When I volunteered at an assisted living home during my college years, I noticed that the senior citizens I visited with could be classified more or less into two groups: those who were nostalgic and spoke almost exclusively of the past and those who were looking ahead. The first group seemed sadder as they remembered people who were long gone, places they wished they had visited or things they could no longer do. The second group by and large were friendlier and happier, expressing enthusiasm about the world, the next meal, a relative coming to visit or even the weather.
In 1971, Carly Simon sang "We can never know about the days to come/But we think about them anyway"(from Anticipation).

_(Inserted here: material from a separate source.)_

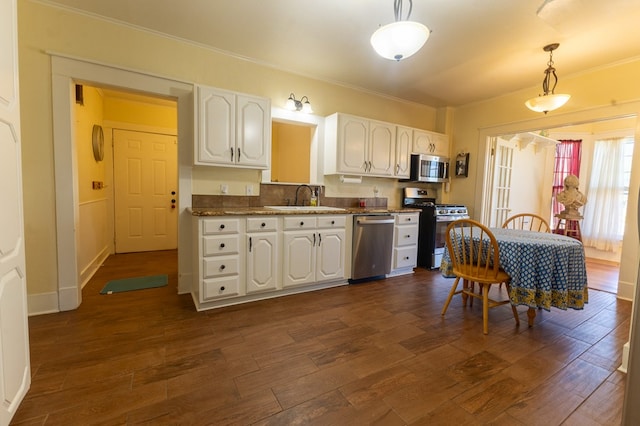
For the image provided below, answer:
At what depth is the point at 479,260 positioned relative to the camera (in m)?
2.34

To be sure, no one can predict the future (even meteorologists have a tough time). But tomorrow can be crafted by what you plan to do with it. Sounds too simple and basic? And yet the truth is that many people let things happen to them. Why?
As Brian Clark explains, when we think about who we are in the present, we're really thinking about the past:
Our memories of the past, whether good or bad, dominate our brains. Of course, we know the past is gone and so is the person who experienced that past. The reason why true change is so hard is because even though we logically know the past doesn't control our future, we stay mired in it anyway. Don't beat yourself up about it, because that's how our brains are wired.
When you force yourself to imagine instead of defaulting to remembering you shift your identity to the type of person you want to be. Here are the steps:
Accept the good, important work of creating your future self now; be proactive
Imagine the specifics: see yourself doing what you want to be doing
Map out the steps that will allow you to get to where you want to be
Change is going to happen. Do you want to be acted upon by default or help to architect the future?
Ah yes, these are truly the good old days. And knowing that can change how you view your life now.